Lesetext:
=======
Ein Blick zur Uhr. In einer Stunde kommt Barbara. Sie wird für den Teig zuständig sein. Das war immer schon so. Diese Arbeitsteilung hat sich bewährt. „Jetzt san mer alt, da ändern mer des nimmer.“ Aus dem Radio tönen Verkehrsmeldungen. Stau auf der Brenner-Autobahn 13 bei der Einreise nach Italien… Dann wieder Musik. Eros Ramazotti… Se bastasse una canzone… und kurzes Päuschen. Barbara Schett ist da. „Grias Gott“, sagt sie freundlich. Dann kramt sie kurz in ihrer Tasche, zieht die Schürze heraus, streift sich diese über und wäscht sich die Hände. Mehl, Wasser, Öl und Salz stehen schon bereit.
=======
Übungsdaten:
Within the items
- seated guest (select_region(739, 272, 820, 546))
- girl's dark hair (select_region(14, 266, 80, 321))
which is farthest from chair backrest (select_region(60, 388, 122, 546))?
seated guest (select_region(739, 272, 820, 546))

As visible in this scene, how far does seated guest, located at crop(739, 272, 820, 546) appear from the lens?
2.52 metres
=======
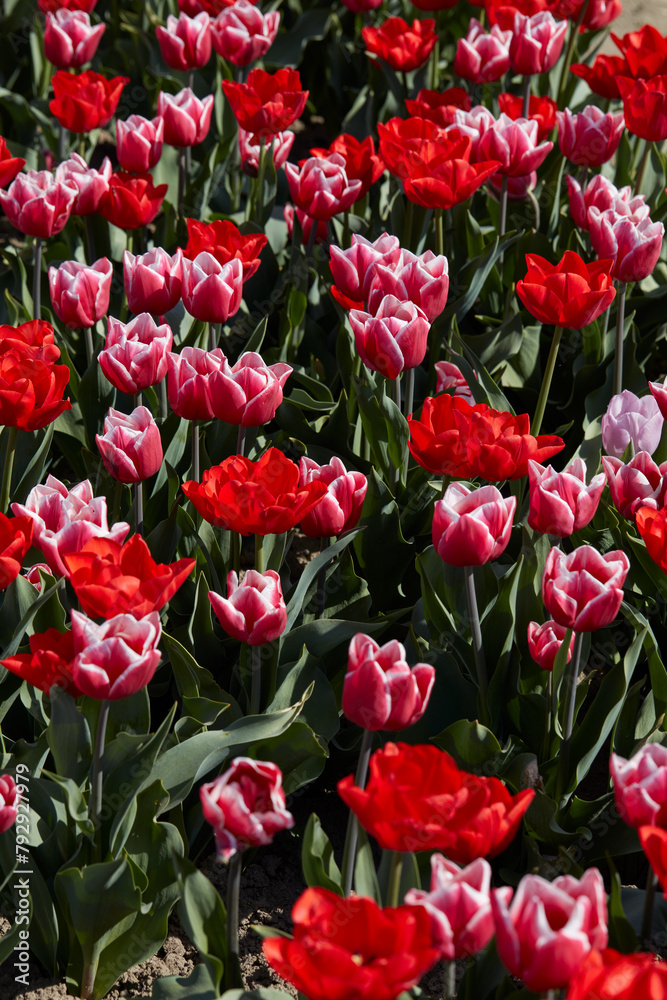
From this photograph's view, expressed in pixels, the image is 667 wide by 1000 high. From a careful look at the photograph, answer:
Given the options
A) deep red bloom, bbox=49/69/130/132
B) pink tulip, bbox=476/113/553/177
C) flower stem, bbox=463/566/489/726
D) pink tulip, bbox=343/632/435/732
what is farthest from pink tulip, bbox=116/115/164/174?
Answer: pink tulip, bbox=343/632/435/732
=======
Aufgaben:
1. Kopiere aus dem Lesetext den Abschnitt von „Ein Blick zur“ bis „stehen schon bereit.“ Wort für Wort.
2. Warum ist laut Lesetext Barbara für den Teig zuständig? Antworte in ein bis drei Sätzen.
3. Führe den Lesetext über die Teigzubereitung in der Küche im Anschluss an seinen letzten Satz weiter.

Erwartete Lösungen:
1.
Ein Blick zur Uhr. In einer Stunde kommt Barbara. Sie wird für den Teig zuständig sein. Das war immer schon so. Diese Arbeitsteilung hat sich bewährt. „Jetzt san mer alt, da ändern mer des nimmer.“ Aus dem Radio tönen Verkehrsmeldungen. Stau auf der Brenner-Autobahn 13 bei der Einreise nach Italien… Dann wieder Musik. Eros Ramazotti… Se bastasse una canzone… und kurzes Päuschen. Barbara Schett ist da. „Grias Gott“, sagt sie freundlich. Dann kramt sie kurz in ihrer Tasche, zieht die Schürze heraus, streift sich diese über und wäscht sich die Hände. Mehl, Wasser, Öl und Salz stehen schon bereit.

2. Barbara ist für den Teig zuständig, weil es immer schon so war und sich diese Arbeitsteilung bewährt hat. Im Alter will man daran nichts mehr ändern.

3.
Am großen Teigbrett, das auf dem Küchentisch liegt. In einer Schüssel vermengt Barbara die Zutaten und beginnt zu kneten. Bis der Teig ganz geschmeidig ist. Die kräftigen Hände können zupacken. „Da brauch I koa Fitnessstudio“, grinst Barbara und walkt weiter. Paula steht derweil an der Spüle und wäscht ein bisschen ab. Die beiden Damen unterhalten sich pausenlos. Über dies und jenes, was es im Tal Neues gibt. Wer welches Zipperlein hat und wie die Coronazahlen sind… Es wird viel gelacht, das Radio spielt Udo Jürgens: „Immer wieder geht die Sonne auf“…
„Da brauch‘ ich koa Fitness-Studio“
Paula und Barbara nehmen am Küchentisch Platz. So, als wollten sie jetzt ein Puzzle mit 2.000 Teilen zusammensetzen. Nur, dass sie nicht puzzeln, sondern Schlipfkrapfen machen. Eine Speise, die es in Tirol seit Jahrhunderten gibt. Früher vor allem bei den Bauern nach einem harten Arbeitstag. Denn Schlipfkrapfen sind gehaltvoll und nahrhaft, was weniger an den Teigtaschen liegt, als an der zerlassenen Butter und dem geriebenen Käse. Beide werden kurz vor dem Servieren über die Krapfen gegeben.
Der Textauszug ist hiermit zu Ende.